## EXERCISE OBJECTIVE
Task for the listing below: copy it out in full, exactly.

──────────

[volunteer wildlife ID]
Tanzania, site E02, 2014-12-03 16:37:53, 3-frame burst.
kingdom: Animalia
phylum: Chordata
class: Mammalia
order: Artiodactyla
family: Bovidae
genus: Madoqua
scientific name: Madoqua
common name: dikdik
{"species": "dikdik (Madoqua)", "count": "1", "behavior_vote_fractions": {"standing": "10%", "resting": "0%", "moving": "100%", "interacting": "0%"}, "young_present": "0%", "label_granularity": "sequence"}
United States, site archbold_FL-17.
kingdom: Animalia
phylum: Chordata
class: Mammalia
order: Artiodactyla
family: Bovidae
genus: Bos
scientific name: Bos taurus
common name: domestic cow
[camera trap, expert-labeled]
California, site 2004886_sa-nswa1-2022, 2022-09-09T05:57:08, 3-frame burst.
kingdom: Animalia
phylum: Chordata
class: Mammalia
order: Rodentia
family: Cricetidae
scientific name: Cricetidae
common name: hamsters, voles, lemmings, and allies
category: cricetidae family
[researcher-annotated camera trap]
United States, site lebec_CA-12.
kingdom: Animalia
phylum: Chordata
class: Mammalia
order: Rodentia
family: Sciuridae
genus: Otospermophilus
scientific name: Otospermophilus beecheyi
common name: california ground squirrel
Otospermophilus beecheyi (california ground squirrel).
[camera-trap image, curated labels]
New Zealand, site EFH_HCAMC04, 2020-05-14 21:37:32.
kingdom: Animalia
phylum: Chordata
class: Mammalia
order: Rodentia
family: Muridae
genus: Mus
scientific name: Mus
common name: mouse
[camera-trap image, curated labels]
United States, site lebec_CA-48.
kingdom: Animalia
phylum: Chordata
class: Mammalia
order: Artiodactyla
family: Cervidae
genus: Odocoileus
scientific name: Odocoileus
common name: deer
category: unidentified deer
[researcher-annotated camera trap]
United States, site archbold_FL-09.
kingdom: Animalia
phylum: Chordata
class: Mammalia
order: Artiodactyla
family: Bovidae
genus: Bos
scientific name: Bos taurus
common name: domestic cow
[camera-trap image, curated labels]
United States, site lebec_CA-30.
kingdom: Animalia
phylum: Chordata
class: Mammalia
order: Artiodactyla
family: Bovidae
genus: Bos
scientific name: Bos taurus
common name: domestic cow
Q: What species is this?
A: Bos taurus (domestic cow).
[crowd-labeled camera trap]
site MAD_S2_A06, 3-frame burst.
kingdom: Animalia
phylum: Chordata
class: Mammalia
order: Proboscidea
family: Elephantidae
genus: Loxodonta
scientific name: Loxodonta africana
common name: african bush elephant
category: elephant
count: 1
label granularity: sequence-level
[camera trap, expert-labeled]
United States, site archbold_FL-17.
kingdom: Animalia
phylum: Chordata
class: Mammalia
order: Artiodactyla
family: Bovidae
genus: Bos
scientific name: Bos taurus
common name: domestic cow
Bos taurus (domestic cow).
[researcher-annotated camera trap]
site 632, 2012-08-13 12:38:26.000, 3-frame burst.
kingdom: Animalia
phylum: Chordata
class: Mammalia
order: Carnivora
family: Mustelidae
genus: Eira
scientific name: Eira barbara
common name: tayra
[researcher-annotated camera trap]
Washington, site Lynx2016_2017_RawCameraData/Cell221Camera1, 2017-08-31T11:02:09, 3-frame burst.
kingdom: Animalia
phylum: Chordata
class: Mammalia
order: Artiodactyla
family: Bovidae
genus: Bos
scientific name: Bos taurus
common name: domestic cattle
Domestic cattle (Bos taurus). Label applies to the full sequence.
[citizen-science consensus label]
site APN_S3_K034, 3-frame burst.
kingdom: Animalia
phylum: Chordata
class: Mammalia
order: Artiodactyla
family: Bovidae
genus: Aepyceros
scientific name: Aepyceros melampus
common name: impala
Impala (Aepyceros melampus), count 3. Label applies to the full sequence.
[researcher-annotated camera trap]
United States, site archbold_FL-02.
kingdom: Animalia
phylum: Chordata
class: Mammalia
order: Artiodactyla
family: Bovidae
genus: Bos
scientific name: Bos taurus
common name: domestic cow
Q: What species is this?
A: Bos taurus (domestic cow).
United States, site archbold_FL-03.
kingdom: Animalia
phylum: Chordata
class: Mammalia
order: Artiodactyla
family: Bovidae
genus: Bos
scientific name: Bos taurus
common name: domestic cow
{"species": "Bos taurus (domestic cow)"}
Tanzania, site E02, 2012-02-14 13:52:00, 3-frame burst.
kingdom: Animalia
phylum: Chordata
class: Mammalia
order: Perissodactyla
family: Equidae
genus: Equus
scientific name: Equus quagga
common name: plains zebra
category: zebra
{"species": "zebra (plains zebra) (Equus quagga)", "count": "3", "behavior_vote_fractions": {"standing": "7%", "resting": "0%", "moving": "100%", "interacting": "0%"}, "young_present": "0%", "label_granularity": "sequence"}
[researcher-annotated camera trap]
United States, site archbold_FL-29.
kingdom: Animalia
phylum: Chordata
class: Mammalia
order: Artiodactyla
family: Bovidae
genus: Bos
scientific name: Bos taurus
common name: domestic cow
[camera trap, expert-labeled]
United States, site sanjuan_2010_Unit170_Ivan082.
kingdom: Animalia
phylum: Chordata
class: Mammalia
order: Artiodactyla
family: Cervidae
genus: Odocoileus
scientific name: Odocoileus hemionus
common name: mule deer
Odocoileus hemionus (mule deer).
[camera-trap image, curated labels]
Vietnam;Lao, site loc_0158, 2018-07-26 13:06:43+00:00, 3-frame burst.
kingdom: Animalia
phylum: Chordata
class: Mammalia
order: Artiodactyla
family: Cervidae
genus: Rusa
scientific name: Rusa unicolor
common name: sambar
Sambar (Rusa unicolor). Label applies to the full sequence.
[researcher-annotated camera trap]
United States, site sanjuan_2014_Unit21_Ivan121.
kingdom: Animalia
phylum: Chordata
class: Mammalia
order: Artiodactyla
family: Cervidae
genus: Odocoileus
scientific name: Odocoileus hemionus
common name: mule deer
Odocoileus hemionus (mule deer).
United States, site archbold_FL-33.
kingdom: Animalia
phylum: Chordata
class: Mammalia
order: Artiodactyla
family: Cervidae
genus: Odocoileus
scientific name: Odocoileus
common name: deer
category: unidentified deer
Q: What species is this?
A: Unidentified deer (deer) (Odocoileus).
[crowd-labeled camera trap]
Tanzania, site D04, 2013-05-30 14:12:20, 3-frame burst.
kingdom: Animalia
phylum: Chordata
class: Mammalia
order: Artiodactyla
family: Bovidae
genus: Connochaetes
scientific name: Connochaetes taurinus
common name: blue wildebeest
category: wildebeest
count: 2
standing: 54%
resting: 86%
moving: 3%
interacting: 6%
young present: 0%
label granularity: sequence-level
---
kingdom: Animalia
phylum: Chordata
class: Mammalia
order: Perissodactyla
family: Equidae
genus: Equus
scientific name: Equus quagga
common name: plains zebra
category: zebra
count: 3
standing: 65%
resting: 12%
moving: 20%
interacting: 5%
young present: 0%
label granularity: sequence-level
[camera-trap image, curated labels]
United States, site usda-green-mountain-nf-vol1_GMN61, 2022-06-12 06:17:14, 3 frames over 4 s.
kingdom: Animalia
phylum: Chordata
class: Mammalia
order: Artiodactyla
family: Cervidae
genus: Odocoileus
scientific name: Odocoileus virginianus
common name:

──────────

## ANSWER AREA
[volunteer wildlife ID]
Tanzania, site E02, 2014-12-03 16:37:53, 3-frame burst.
kingdom: Animalia
phylum: Chordata
class: Mammalia
order: Artiodactyla
family: Bovidae
genus: Madoqua
scientific name: Madoqua
common name: dikdik
{"species": "dikdik (Madoqua)", "count": "1", "behavior_vote_fractions": {"standing": "10%", "resting": "0%", "moving": "100%", "interacting": "0%"}, "young_present": "0%", "label_granularity": "sequence"}
United States, site archbold_FL-17.
kingdom: Animalia
phylum: Chordata
class: Mammalia
order: Artiodactyla
family: Bovidae
genus: Bos
scientific name: Bos taurus
common name: domestic cow
[camera trap, expert-labeled]
California, site 2004886_sa-nswa1-2022, 2022-09-09T05:57:08, 3-frame burst.
kingdom: Animalia
phylum: Chordata
class: Mammalia
order: Rodentia
family: Cricetidae
scientific name: Cricetidae
common name: hamsters, voles, lemmings, and allies
category: cricetidae family
[researcher-annotated camera trap]
United States, site lebec_CA-12.
kingdom: Animalia
phylum: Chordata
class: Mammalia
order: Rodentia
family: Sciuridae
genus: Otospermophilus
scientific name: Otospermophilus beecheyi
common name: california ground squirrel
Otospermophilus beecheyi (california ground squirrel).
[camera-trap image, curated labels]
New Zealand, site EFH_HCAMC04, 2020-05-14 21:37:32.
kingdom: Animalia
phylum: Chordata
class: Mammalia
order: Rodentia
family: Muridae
genus: Mus
scientific name: Mus
common name: mouse
[camera-trap image, curated labels]
United States, site lebec_CA-48.
kingdom: Animalia
phylum: Chordata
class: Mammalia
order: Artiodactyla
family: Cervidae
genus: Odocoileus
scientific name: Odocoileus
common name: deer
category: unidentified deer
[researcher-annotated camera trap]
United States, site archbold_FL-09.
kingdom: Animalia
phylum: Chordata
class: Mammalia
order: Artiodactyla
family: Bovidae
genus: Bos
scientific name: Bos taurus
common name: domestic cow
[camera-trap image, curated labels]
United States, site lebec_CA-30.
kingdom: Animalia
phylum: Chordata
class: Mammalia
order: Artiodactyla
family: Bovidae
genus: Bos
scientific name: Bos taurus
common name: domestic cow
Q: What species is this?
A: Bos taurus (domestic cow).
[crowd-labeled camera trap]
site MAD_S2_A06, 3-frame burst.
kingdom: Animalia
phylum: Chordata
class: Mammalia
order: Proboscidea
family: Elephantidae
genus: Loxodonta
scientific name: Loxodonta africana
common name: african bush elephant
category: elephant
count: 1
label granularity: sequence-level
[camera trap, expert-labeled]
United States, site archbold_FL-17.
kingdom: Animalia
phylum: Chordata
class: Mammalia
order: Artiodactyla
family: Bovidae
genus: Bos
scientific name: Bos taurus
common name: domestic cow
Bos taurus (domestic cow).
[researcher-annotated camera trap]
site 632, 2012-08-13 12:38:26.000, 3-frame burst.
kingdom: Animalia
phylum: Chordata
class: Mammalia
order: Carnivora
family: Mustelidae
genus: Eira
scientific name: Eira barbara
common name: tayra
[researcher-annotated camera trap]
Washington, site Lynx2016_2017_RawCameraData/Cell221Camera1, 2017-08-31T11:02:09, 3-frame burst.
kingdom: Animalia
phylum: Chordata
class: Mammalia
order: Artiodactyla
family: Bovidae
genus: Bos
scientific name: Bos taurus
common name: domestic cattle
Domestic cattle (Bos taurus). Label applies to the full sequence.
[citizen-science consensus label]
site APN_S3_K034, 3-frame burst.
kingdom: Animalia
phylum: Chordata
class: Mammalia
order: Artiodactyla
family: Bovidae
genus: Aepyceros
scientific name: Aepyceros melampus
common name: impala
Impala (Aepyceros melampus), count 3. Label applies to the full sequence.
[researcher-annotated camera trap]
United States, site archbold_FL-02.
kingdom: Animalia
phylum: Chordata
class: Mammalia
order: Artiodactyla
family: Bovidae
genus: Bos
scientific name: Bos taurus
common name: domestic cow
Q: What species is this?
A: Bos taurus (domestic cow).
United States, site archbold_FL-03.
kingdom: Animalia
phylum: Chordata
class: Mammalia
order: Artiodactyla
family: Bovidae
genus: Bos
scientific name: Bos taurus
common name: domestic cow
{"species": "Bos taurus (domestic cow)"}
Tanzania, site E02, 2012-02-14 13:52:00, 3-frame burst.
kingdom: Animalia
phylum: Chordata
class: Mammalia
order: Perissodactyla
family: Equidae
genus: Equus
scientific name: Equus quagga
common name: plains zebra
category: zebra
{"species": "zebra (plains zebra) (Equus quagga)", "count": "3", "behavior_vote_fractions": {"standing": "7%", "resting": "0%", "moving": "100%", "interacting": "0%"}, "young_present": "0%", "label_granularity": "sequence"}
[researcher-annotated camera trap]
United States, site archbold_FL-29.
kingdom: Animalia
phylum: Chordata
class: Mammalia
order: Artiodactyla
family: Bovidae
genus: Bos
scientific name: Bos taurus
common name: domestic cow
[camera trap, expert-labeled]
United States, site sanjuan_2010_Unit170_Ivan082.
kingdom: Animalia
phylum: Chordata
class: Mammalia
order: Artiodactyla
family: Cervidae
genus: Odocoileus
scientific name: Odocoileus hemionus
common name: mule deer
Odocoileus hemionus (mule deer).
[camera-trap image, curated labels]
Vietnam;Lao, site loc_0158, 2018-07-26 13:06:43+00:00, 3-frame burst.
kingdom: Animalia
phylum: Chordata
class: Mammalia
order: Artiodactyla
family: Cervidae
genus: Rusa
scientific name: Rusa unicolor
common name: sambar
Sambar (Rusa unicolor). Label applies to the full sequence.
[researcher-annotated camera trap]
United States, site sanjuan_2014_Unit21_Ivan121.
kingdom: Animalia
phylum: Chordata
class: Mammalia
order: Artiodactyla
family: Cervidae
genus: Odocoileus
scientific name: Odocoileus hemionus
common name: mule deer
Odocoileus hemionus (mule deer).
United States, site archbold_FL-33.
kingdom: Animalia
phylum: Chordata
class: Mammalia
order: Artiodactyla
family: Cervidae
genus: Odocoileus
scientific name: Odocoileus
common name: deer
category: unidentified deer
Q: What species is this?
A: Unidentified deer (deer) (Odocoileus).
[crowd-labeled camera trap]
Tanzania, site D04, 2013-05-30 14:12:20, 3-frame burst.
kingdom: Animalia
phylum: Chordata
class: Mammalia
order: Artiodactyla
family: Bovidae
genus: Connochaetes
scientific name: Connochaetes taurinus
common name: blue wildebeest
category: wildebeest
count: 2
standing: 54%
resting: 86%
moving: 3%
interacting: 6%
young present: 0%
label granularity: sequence-level
---
kingdom: Animalia
phylum: Chordata
class: Mammalia
order: Perissodactyla
family: Equidae
genus: Equus
scientific name: Equus quagga
common name: plains zebra
category: zebra
count: 3
standing: 65%
resting: 12%
moving: 20%
interacting: 5%
young present: 0%
label granularity: sequence-level
[camera-trap image, curated labels]
United States, site usda-green-mountain-nf-vol1_GMN61, 2022-06-12 06:17:14, 3 frames over 4 s.
kingdom: Animalia
phylum: Chordata
class: Mammalia
order: Artiodactyla
family: Cervidae
genus: Odocoileus
scientific name: Odocoileus virginianus
common name:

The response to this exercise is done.